Páginas

[FILME] DEIXE-ME ENTRAR (Let me in, 2010)

quinta-feira, 7 de junho de 2018.

          Da mesma forma que A Hora do Espanto, de 2011, aproveitou a onda de “ressurreição” dos bebedores de sangue para refilmar um clássico do gênero, o diretor Matt Reeves (realizador do considerável sucesso Cloverfield: Monstro) apresenta mais um remake para o rol da temática vampiresca, já tão desgastada. Contudo, Deixe-me Entrar (Let Me In) difere agradavelmente da maioria das produções atuais do gênero ao trazer uma abordagem séria e crua ao assunto, resgatando conceitos essenciais do mesmo, ao tempo em que inova nos rumos da história.
          Refilmagem americana do cultuado filme sueco Lat den rätte komma in (Deixa ela entrar), de 2008, Deixe-me entrar apresenta uma proposta ousada na narração da trama, uma vez que os protagonistas são crianças – e uma delas é vampira. A inovação do filme, entretanto, está na postura assumida: o distanciamento de infantilidades; não há pretensão de atenuar violência ou apresentar personagens rasos, por se tratar de crianças, mas, pelo contrário, determinados assuntos “adultos” são tratados com naturalidade no decorrer da projeção, sem maquiagem ou floreios visuais.
          Girando em torno do garoto Owen (Kodi Smit-McPhee), a história revela seu cotidiano difícil, principalmente por sofrer humilhações e bullying na escola; uma cena em especial, em que ele passa por um terrível constrangimento no banheiro é perturbadora o bastante para o espectador notar que evidentemente não está diante de um produto típico para o público infantil.
          É em um desses momentos de revolta por tais humilhações que Owen conhece Abby (Chlöe Grace Moretz), uma garota mais ou menos da idade dele, que acabou de se mudar para o apartamento ao lado de sua casa. A partir de então, desenvolve-se uma relação razoavelmente amistosa entre eles, embora Owen estranhe os mistérios em torno de Abby, como sua insensibilidade ao frio e a intolerância à comida.
          Chama a atenção o contraste construído pela história ao apresentar a vampira mirim Abby: nos momentos em que está com Owen, ela é melancólica, mas afável e o filme assume, nesses momentos, contornos de romance infantil, muito inocente; entretanto, nas situações em que Abby caça e ataca para se alimentar – e, a essa altura, já está claro que ela não aprecia coelhos ou esquilos – ela é selvagem e assustadora, garantindo as cenas mais sangrentas do filme.
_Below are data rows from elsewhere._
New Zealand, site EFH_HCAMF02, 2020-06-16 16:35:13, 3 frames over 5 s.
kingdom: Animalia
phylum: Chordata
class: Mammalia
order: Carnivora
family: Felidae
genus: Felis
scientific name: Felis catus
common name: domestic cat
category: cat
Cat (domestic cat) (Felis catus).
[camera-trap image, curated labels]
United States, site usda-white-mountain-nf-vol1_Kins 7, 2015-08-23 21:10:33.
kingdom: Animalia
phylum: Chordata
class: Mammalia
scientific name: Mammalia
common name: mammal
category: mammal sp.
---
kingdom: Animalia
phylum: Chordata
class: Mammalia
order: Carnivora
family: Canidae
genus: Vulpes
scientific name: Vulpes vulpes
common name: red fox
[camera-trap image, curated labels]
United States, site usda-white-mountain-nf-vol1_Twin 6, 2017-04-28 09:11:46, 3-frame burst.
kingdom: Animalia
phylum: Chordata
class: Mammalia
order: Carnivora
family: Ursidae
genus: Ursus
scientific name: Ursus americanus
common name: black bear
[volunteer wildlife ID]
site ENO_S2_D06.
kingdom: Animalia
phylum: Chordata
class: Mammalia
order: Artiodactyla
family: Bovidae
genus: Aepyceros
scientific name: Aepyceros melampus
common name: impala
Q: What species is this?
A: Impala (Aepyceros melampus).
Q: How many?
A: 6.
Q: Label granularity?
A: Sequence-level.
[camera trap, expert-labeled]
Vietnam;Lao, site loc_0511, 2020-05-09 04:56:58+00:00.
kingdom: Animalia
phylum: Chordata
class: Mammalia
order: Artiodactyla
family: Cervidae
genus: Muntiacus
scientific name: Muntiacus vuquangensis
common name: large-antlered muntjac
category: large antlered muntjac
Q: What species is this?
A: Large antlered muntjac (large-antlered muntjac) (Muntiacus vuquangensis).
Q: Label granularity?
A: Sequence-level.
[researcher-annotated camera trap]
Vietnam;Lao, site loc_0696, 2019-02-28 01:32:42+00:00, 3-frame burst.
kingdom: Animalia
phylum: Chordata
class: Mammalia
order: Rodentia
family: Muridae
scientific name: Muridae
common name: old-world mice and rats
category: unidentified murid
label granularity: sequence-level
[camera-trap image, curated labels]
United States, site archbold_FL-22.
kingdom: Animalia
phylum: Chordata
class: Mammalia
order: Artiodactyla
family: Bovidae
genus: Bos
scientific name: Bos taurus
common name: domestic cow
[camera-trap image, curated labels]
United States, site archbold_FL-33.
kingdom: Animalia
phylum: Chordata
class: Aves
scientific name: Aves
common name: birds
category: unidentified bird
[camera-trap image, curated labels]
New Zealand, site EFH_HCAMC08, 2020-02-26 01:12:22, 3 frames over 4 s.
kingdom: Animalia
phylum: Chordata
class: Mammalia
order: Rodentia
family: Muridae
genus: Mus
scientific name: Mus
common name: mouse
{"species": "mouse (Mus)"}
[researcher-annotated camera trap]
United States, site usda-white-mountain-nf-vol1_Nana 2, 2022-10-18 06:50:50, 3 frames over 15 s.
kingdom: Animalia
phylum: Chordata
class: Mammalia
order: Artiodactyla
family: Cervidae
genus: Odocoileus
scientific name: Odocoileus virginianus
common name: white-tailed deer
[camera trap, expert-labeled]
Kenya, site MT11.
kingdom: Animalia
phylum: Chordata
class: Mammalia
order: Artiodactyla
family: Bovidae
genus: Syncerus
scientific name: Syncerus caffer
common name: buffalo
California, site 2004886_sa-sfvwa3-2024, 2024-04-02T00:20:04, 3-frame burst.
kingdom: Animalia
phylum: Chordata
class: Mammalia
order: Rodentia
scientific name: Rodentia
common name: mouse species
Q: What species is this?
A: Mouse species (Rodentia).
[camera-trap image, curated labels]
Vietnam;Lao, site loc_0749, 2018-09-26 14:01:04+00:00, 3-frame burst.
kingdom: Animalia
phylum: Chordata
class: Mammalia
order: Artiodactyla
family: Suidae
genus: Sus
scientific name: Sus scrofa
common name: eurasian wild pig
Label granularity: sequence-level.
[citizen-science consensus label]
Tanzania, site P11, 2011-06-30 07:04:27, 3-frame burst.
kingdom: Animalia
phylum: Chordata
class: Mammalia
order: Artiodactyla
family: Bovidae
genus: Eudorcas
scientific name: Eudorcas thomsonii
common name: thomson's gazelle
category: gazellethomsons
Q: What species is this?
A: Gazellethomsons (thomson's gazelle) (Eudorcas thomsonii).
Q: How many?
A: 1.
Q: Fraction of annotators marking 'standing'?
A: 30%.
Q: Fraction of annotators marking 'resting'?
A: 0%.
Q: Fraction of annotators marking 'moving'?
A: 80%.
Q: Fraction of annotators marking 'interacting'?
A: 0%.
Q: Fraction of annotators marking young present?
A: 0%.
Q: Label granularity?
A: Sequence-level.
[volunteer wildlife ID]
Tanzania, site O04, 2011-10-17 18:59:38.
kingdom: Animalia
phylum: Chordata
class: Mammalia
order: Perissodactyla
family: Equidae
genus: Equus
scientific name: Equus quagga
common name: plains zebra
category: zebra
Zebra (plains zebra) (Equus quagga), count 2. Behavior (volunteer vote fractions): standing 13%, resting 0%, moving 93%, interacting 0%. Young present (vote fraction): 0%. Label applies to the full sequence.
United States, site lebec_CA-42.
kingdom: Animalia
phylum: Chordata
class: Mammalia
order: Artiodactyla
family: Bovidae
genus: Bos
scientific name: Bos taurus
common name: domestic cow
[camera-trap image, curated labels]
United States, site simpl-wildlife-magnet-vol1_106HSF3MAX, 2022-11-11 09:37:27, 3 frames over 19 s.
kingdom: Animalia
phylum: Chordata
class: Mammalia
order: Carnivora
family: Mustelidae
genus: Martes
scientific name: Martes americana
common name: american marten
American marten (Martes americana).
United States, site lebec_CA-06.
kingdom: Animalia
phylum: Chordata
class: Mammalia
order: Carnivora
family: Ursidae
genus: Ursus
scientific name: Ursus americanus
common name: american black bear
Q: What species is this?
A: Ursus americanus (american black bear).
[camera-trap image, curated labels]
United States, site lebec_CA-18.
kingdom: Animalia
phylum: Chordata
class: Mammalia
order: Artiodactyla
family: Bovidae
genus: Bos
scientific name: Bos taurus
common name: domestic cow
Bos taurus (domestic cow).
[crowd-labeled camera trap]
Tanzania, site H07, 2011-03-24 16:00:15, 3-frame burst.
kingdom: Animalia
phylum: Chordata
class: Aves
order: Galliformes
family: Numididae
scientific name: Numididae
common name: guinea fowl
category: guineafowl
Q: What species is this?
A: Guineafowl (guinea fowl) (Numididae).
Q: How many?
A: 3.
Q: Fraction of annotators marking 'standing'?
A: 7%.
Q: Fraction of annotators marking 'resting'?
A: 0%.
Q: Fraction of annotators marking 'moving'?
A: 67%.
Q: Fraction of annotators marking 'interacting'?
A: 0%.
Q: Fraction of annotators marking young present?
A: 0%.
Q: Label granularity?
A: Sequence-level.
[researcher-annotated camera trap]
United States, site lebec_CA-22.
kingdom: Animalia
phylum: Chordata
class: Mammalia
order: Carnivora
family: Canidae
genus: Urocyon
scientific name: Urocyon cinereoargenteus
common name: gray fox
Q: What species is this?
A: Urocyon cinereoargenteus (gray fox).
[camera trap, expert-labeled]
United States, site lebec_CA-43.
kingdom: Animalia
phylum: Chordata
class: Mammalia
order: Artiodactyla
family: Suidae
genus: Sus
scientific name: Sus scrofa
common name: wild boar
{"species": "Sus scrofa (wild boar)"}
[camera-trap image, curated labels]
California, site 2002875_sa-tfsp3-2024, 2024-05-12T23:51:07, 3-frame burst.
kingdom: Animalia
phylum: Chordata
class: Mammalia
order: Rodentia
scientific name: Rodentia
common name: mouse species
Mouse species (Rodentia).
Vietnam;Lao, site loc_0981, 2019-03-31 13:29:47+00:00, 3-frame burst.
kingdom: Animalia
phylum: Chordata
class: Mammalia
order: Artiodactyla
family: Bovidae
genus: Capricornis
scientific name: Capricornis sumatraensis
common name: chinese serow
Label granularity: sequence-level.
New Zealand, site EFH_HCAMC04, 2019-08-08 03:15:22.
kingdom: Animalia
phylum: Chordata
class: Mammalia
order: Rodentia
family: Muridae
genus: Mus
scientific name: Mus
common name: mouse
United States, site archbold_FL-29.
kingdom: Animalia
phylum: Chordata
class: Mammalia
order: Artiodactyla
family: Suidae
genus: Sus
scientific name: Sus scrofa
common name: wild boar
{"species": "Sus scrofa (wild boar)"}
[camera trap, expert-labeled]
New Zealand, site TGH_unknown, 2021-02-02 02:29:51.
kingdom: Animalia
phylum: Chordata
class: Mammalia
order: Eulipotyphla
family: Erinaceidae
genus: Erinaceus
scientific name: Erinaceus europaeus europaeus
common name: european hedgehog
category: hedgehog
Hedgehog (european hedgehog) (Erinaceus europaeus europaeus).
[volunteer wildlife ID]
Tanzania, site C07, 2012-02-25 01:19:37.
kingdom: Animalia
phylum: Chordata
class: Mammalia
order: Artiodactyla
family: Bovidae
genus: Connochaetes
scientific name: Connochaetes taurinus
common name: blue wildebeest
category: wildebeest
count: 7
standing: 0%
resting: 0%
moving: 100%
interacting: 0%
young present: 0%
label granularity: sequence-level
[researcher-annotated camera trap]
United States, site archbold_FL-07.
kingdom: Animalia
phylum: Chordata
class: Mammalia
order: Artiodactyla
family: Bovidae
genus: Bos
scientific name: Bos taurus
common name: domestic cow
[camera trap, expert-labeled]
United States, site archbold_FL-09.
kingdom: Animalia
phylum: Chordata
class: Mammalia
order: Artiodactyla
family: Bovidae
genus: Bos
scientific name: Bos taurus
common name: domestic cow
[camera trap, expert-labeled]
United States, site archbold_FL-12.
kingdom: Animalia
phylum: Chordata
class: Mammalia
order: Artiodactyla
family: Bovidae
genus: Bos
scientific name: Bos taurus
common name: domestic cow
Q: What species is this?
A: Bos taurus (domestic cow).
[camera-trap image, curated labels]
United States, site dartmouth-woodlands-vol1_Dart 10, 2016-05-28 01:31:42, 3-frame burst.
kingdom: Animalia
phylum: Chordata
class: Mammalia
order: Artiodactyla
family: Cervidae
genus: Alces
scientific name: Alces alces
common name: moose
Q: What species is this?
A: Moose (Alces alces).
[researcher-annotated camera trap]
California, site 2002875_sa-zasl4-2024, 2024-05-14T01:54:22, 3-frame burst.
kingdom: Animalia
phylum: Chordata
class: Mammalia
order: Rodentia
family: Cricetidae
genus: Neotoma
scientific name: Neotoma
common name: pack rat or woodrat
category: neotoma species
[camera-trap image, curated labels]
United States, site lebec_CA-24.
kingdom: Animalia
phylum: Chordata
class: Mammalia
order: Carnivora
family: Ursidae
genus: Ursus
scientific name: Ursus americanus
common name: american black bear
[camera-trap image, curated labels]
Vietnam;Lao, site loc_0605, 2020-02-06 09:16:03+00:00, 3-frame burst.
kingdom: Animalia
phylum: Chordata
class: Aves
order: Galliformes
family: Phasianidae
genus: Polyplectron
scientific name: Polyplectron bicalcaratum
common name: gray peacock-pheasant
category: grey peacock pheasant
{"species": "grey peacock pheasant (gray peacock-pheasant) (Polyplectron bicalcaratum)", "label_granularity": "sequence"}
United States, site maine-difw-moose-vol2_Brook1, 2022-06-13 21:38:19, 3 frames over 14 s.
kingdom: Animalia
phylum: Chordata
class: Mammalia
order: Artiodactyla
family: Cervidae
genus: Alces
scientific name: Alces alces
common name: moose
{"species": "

Este contraste, esta dualidade de personalidade conforme o instante é uma das melhores sacadas da obra, pois garante um equilíbrio entre as ações da personagem, afastando-a do clichê de ser politicamente correta e dando-lhe profundidade, multidimensionalidade.
          Frequentemente se fala que o filme original é muito superior ao remake, mas, embora isso seja verdade, o filme de Reeves possui uma abordagem notavelmente distinta do filme sueco. Enquanto a película de Tomas Alfredson é baseada livro homônimo de John Ajvide Lindqvist, mais concentrado no desenvolvimento do drama e na construção psicológica dos personagens, deixando o vampirismo quase como uma “segunda camada” da história, o novo filme busca um ponto de equilíbrio entre esses temas, dando, porém, ênfase à ação, já que o objetivo aqui é atrair o público dos tradicionais filmes de vampiro sangrentos. Isto não significa que o roteiro da refilmagem seja ruim; não; nesta versão, conforme mencionado, a perspectiva é diferenciada e, embora a violência gráfica e a ação com toques de suspense policial sejam os principais atrativos, os demais aspectos do longa não decepcionam o espectador.
          A transposição da história de Estocolmo para Novo México preservou as características básicas do filme original no plano visual (como, por exemplo, o cenário: uma cidade fria, onde está sempre nevando), enquanto Matt Reeves demonstrou habilidade em controlar o timing do filme, dando aos personagens mirins o tempo necessário, sem pressa ou atraso no desenvolvimento da história, para que a mesma não soasse artificial ou forçada.
          Em resumo, este remake pode não alcançar o nível dramático do original (até porque o elemento da perversão sexual, de importância crucial no filme e livro suecos, foi sutilmente desfocado nesta versão), mas ainda assim é uma produção que tem mais personalidade do que muitos “originais” atuais, como os da lista 10 filmes de vampiro para morrer antes de ver.

0 comentários:

Postar um comentário

[QUADRINHOS] INTERVIEW WITH THE VAMPIRE (1991 - 1994)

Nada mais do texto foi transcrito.